== Supplied passage ==

Improved Medium Baseline RTK Positioning Performance Based on BDS/Galileo/GPS Triple-Frequency-Only Observations

Round 1

Reviewer 1 Report (Previous Reviewer 1)

Comments and Suggestions for Authors

The re-submitted manuscript does not address the problem that I raised in my previous reviewing. The work described in this manuscript actually doe not make much sense. The key issue comes from Eq.(9). In the equation, the carrier phases of the first frequency and the second frequency are used twice in observation domain. The equation is rank deficiency if the WL ambiguities are not solved beforehand. It is not recommended to do WL ambiguity fixing beforehand through a geometry-free and geometry-based estimation. The procedure just makes the procedure complex without gaining in ambiguity-fixing and positioning. The methodology in Eq. (6-9) is not used in GNSS community for GNSS relative positioning, therefore, comparing with it makes no sense.

The work can be very simple if the authors just start from Eq. (1). They can either form wide-lane or extra wide-lane ambiguities in design matrix domain (i.e. explicit decorrelation), or rely on LAMBDA method to decorrelate the ambiguities (i.e. implicit decorrelation). Then the authors could compare solutions produced from 1) dual-frequency measurements, 2) both dual-frequency and triple-frequency measurements and 3) triple-frequency only from the point view of positioning accuracy and convergence.  

In addition, it would make sense to use B3I as the second frequency instead of B2a for BDS, in this case, more dual-frequency BDS satellites can be used in Scheme 1.

To the manuscript more scientific soundness, I would suggest the authors consider to make experiments in ionosphere active period to assess the performance of above three schemes. Otherwise, the manuscript is lack of academic sense.

Comments on the Quality of English Language

The English presentation can be better if it is smoothed by an professional agent. 

Author Response

Please see the attachment.

Author Response File: Author Response.pdf

Reviewer 2 Report (Previous Reviewer 2)

Comments and Suggestions for Authors

The work “Improved Medium Baseline RTK Positioning Performance Based on BDS/Galileo/GPS Triple-Frequency-Only Observations” demonstrates a case scenario's results for triple-frequency RTK; thus, its novelty is limited. The work could be accepted after providing the following clarifications/improvements.

===

* Task instructions *
1. The first reviewer in the review report suggests that the authors compare three solutions. List those three solutions.
2. Answer these questions using the review report:
(a) Which equation does the first reviewer name as the key issue?
(b) For BDS, which frequency does the first reviewer suggest using as the second frequency instead of B2a?
(c) According to the second reviewer, what about the work is limited?
3. Pick up the review report after its last sentence, and continue writing it in the same style.
The data items that come next are from a separate source and have nothing to do with the review report.

== Material shown ==

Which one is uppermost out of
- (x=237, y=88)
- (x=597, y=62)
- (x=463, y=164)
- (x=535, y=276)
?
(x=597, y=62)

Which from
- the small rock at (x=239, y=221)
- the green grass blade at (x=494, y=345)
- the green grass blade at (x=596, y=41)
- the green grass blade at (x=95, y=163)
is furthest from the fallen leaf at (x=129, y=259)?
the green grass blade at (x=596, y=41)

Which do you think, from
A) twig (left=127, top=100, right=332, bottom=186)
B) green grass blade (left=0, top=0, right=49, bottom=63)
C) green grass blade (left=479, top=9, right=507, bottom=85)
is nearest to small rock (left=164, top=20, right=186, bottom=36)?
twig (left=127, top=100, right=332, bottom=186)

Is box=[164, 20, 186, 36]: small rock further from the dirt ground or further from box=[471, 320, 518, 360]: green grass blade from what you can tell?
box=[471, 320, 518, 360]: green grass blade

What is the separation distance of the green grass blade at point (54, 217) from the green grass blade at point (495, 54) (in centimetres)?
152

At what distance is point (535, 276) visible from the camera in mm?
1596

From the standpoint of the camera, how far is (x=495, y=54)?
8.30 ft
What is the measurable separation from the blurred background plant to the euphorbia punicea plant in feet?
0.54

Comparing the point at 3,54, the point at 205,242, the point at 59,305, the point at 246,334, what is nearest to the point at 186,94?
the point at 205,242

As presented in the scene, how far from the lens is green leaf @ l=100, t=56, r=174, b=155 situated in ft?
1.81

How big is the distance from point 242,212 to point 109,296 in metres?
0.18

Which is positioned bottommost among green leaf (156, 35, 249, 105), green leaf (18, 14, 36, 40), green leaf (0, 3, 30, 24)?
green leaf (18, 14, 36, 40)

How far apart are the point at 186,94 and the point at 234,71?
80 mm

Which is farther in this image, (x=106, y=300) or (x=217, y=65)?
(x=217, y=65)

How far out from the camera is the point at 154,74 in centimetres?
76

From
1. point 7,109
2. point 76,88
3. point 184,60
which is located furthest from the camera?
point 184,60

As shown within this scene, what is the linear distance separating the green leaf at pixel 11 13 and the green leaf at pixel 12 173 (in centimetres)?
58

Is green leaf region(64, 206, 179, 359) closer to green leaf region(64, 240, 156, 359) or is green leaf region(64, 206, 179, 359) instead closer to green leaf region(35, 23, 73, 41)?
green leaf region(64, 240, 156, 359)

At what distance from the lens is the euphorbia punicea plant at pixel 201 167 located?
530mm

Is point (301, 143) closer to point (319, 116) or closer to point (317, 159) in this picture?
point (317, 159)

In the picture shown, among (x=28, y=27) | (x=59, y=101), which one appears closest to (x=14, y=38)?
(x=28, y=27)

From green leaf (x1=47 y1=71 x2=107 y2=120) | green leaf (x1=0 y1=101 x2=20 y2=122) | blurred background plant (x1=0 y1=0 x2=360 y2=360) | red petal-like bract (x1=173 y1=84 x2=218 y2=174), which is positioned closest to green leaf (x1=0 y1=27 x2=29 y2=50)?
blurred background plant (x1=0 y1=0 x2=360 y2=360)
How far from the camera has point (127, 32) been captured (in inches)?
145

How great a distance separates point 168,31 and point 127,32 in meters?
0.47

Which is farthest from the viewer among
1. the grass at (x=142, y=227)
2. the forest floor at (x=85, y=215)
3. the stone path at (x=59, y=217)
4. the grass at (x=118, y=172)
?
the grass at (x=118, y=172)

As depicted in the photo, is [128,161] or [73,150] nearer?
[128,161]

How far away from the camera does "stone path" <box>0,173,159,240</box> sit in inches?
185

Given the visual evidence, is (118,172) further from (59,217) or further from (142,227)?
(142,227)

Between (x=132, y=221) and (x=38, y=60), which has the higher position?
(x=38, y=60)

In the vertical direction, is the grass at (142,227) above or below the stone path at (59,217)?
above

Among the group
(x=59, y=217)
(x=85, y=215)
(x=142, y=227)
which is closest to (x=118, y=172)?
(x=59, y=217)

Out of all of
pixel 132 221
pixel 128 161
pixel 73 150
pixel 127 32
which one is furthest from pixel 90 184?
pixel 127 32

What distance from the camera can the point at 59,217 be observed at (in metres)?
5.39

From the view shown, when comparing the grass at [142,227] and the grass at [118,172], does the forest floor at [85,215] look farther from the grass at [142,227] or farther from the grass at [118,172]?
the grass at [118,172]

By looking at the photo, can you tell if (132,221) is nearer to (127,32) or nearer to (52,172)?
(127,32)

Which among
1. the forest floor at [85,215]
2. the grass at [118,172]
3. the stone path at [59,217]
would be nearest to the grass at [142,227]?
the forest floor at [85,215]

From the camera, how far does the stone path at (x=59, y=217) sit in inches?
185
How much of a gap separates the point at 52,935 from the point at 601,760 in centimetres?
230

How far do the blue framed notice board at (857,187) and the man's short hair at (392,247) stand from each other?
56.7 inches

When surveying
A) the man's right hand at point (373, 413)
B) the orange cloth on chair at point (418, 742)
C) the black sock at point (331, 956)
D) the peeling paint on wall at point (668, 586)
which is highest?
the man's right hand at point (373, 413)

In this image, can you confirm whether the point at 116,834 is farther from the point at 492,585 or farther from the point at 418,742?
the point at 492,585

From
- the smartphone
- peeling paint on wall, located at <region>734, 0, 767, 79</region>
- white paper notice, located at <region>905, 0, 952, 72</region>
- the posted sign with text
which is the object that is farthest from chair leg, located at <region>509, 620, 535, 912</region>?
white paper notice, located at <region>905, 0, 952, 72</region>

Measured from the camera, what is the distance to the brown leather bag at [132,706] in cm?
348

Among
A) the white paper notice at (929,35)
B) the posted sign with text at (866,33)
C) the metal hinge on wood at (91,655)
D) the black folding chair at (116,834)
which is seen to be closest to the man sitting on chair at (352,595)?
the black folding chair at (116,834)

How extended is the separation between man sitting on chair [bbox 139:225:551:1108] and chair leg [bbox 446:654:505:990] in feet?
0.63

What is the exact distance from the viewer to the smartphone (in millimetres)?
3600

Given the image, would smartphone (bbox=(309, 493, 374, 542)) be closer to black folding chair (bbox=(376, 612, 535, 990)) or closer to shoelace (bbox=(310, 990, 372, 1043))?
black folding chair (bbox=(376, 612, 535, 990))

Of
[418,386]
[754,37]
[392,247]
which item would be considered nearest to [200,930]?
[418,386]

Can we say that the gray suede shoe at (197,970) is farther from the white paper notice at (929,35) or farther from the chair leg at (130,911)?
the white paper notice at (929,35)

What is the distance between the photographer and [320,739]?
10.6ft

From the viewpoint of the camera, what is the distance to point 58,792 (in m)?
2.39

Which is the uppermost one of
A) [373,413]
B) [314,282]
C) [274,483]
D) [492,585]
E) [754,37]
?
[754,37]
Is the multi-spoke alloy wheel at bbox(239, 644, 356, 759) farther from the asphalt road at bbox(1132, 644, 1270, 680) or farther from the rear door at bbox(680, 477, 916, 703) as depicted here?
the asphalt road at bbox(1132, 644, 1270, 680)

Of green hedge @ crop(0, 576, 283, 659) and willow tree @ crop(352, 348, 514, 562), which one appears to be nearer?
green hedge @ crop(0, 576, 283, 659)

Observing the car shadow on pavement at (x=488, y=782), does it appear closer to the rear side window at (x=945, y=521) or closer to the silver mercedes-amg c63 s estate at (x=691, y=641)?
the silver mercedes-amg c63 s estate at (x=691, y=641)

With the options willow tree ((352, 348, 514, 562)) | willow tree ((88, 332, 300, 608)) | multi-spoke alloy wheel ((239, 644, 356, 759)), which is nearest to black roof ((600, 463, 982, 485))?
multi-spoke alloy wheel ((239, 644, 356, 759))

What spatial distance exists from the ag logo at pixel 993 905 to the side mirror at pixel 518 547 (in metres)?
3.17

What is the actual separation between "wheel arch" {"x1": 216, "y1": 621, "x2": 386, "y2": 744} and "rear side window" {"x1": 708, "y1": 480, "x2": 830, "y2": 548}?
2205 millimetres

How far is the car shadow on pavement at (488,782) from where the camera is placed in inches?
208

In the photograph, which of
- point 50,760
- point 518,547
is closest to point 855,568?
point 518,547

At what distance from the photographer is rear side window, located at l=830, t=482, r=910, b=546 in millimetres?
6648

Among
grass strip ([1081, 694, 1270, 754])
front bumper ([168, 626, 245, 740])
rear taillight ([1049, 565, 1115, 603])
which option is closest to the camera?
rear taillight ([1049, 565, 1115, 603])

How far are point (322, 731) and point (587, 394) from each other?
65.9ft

===

* Outputs in order *
1.
1) dual-frequency measurements
2) both dual-frequency and triple-frequency measurements
3) triple-frequency only

2.
(a) Eq.(9)
(b) B3I
(c) Its novelty

3.
1. Since this a resubmitted work, I still do not see the clarification of differences between dual and triple frequency RTK, particularly concerning ambiguity resolution (in the former case, we cannot use EWL combination) 
2. In section 2, it should be informative to show an example of time series of combination variation used for EWL computation (equation 6). Just a single data arc would be helpful. The same situation could be done for WL as well. Such figures would support your further statements about the possibility of neglecting DD tropo and DD iono residuals. Please note that you analyze both atmospheric factors separately, but they co-occur. 
3. Page 6, table 1, The authors still do not explain why 0.3 m precision was applied for code data. Was it verified in any way? 
4. In the same table, was SPP computed with a single frequency? (if you use the Klobuchar model). Typically, an iono-free combination of code data is used for this purpose. I would expect this is more stable than Klobuchar model for a single frequency.
5. In lines 294-302, the authors provide some statistics for 10-minute and 60-second delays, then in table 2 for 180 seconds. Is there a lot of such numbers needed? Much more interesting would be a discussion of why the results differ between particular baselines (see vector WHJX-WHJA).
6. In lines 320-321, you write, “it is worth noting that positioning convergence between 15h~20h is relatively slow, primarily due to the high activity of the ionosphere” but in conclusion, it is stated the ionosphere was quiet. This is not clear at all. If it was an ionosphere, please provide any indicator of this activity. Moreover, according to your algorithm description, the ionosphere should not influence AR.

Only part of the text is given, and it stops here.